* TUGAS YANG DIKERJAKAN:
A. Tolong salin tanpa perubahan bagian dari teks tentang aksi corat-coret, mulai dari kata-kata yang memuat "Corat-coret yang dilakukan" dan berhenti sesudah "tetap berdiri tegak.".
B. Teruskan teks tentang aksi corat-coret sesudah kalimat terakhir yang tampak.

Langsung ke konten utama

Aksi Corat-coret Sesudah Proklamasi 17-8-1945

Oleh H. SOEWARNO DARSOPRAJITNO

RUPANYA corat-coret di sembarang tempat yang dapat menarik perhatian umum, sudah menjadi salah satu kegemaran sebagian anak yang beranjak dewasa.

Corat-coret memang sudah ada sejak zaman prasejarah, dan sekarang pun masih banyak ditemukan di mana saja, termasuk di tugu yang menjadi tanda tempat bertemunya kembali Nabi Adam AS dan Siti Hawa di Jabal Rahmah, Arafah.

Memang banyak corat-coret yang sifatnya vandalistik karena merusak keindahan tataan alam, atau bangunan yang sebenarnya bermanfaat untuk kepentingan umum. Akan tetapi, corat-coret yang pernah dilakukan oleh para remaja usia belasan tahun yang masih duduk di bangku sekolah SLTP atau SMU, sesudah Proklamasi Kemerdekaan RI, merupakan corat-coret yang bersejarah.

Corat-coret yang dilakukan tanpa direkayasa, ternyata dapat membangkitkan rasa persatuan dan kesatuan untuk menggalang kekuatan agar negara Republik Indonesia yang sudah diproklamasikan oleh Sukarno-Hatta tetap berdiri tegak.

Corat-coret tersebut umumnya ditulis dengan cat berwarna merah dan putih dengan bahasa Inggris, di berbagai tempat yang diduga dilalui oleh para wartawan mancanegara yang waktu itu sudah mulai menjelajahi berbagai daerah yang dikuasai para pejuang kemerdekaan, khususnya di Kota Yogyakarta.

Selain corat-coret, berbagai selebaran juga banyak dicetak dan disebarluaskan ke seluruh pelosok yang sudah dapat dijangkau. Selebaran ini umumnya ditulis dalam bahasa Indonesia, atau bahasa daerah setempat.

* DATA BERIKUT:

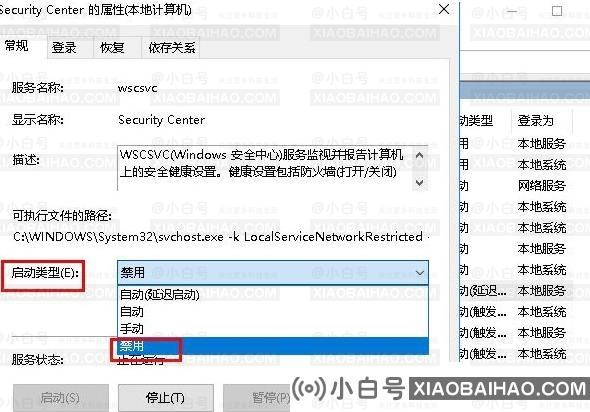 win10系统总是出现安全警报怎么办？win10系统总是出现安全警报详解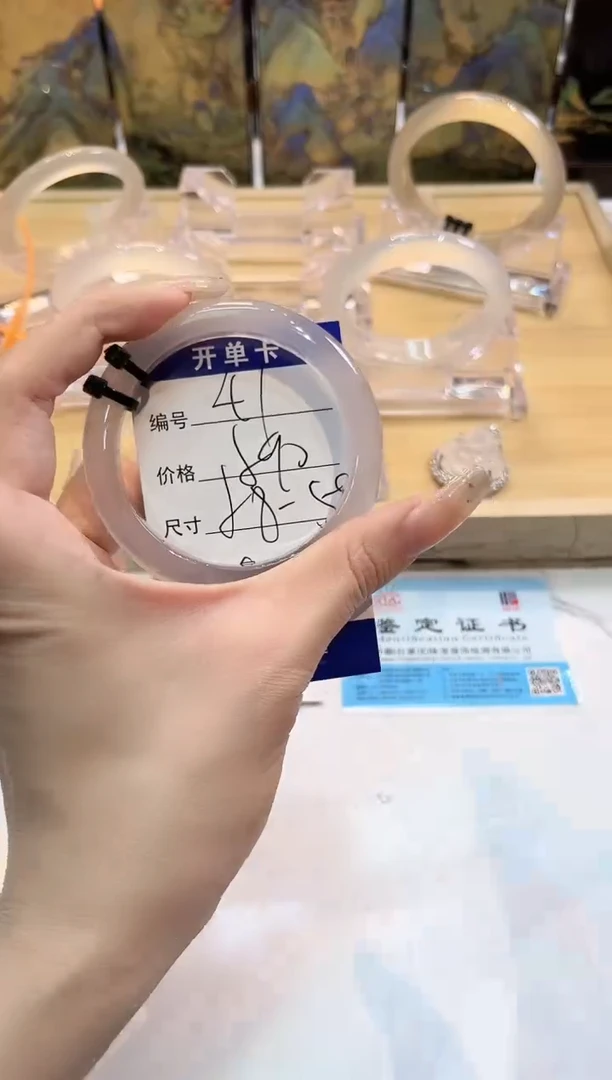 玛瑙/玉髓手镯未镶嵌41-LLL马黑2-58+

* HASIL BERURUTAN:
A.
Corat-coret yang dilakukan tanpa direkayasa, ternyata dapat membangkitkan rasa persatuan dan kesatuan untuk menggalang kekuatan agar negara Republik Indonesia yang sudah diproklamasikan oleh Sukarno-Hatta tetap berdiri tegak.

B.
Di daerah Yogyakarta dan sekitarnya, selebaran yang sifatnya untuk membangkitkan semangat perjuangan juga disebarkan dengan kapal terbang yang mungkin dikemudikan oleh Adi Soetjipto, Husein Sastranegara, atau penerbang lainnya.

Suasana daerah republik

Berita Proklamasi Kemerdekaan RI di berbagai kota, umumnya diperoleh melalui siaran radio, surat kabar, atau dari mulut ke mulut. Bagi para remaja atau anggota masyarakat, arti kemerdekaan yaitu tidak dijajah oleh Belanda atau Jepang. Sekali pun sudah merdeka beberapa hari, tetapi masyarakat atau surat kabar belum berani menggunakan kata "Jepang" sebagai sebutan pengganti kata "Nippon" yang merupakan sebutan resmi selama pendudukan Bala Tentara Kekaisaran Jepang.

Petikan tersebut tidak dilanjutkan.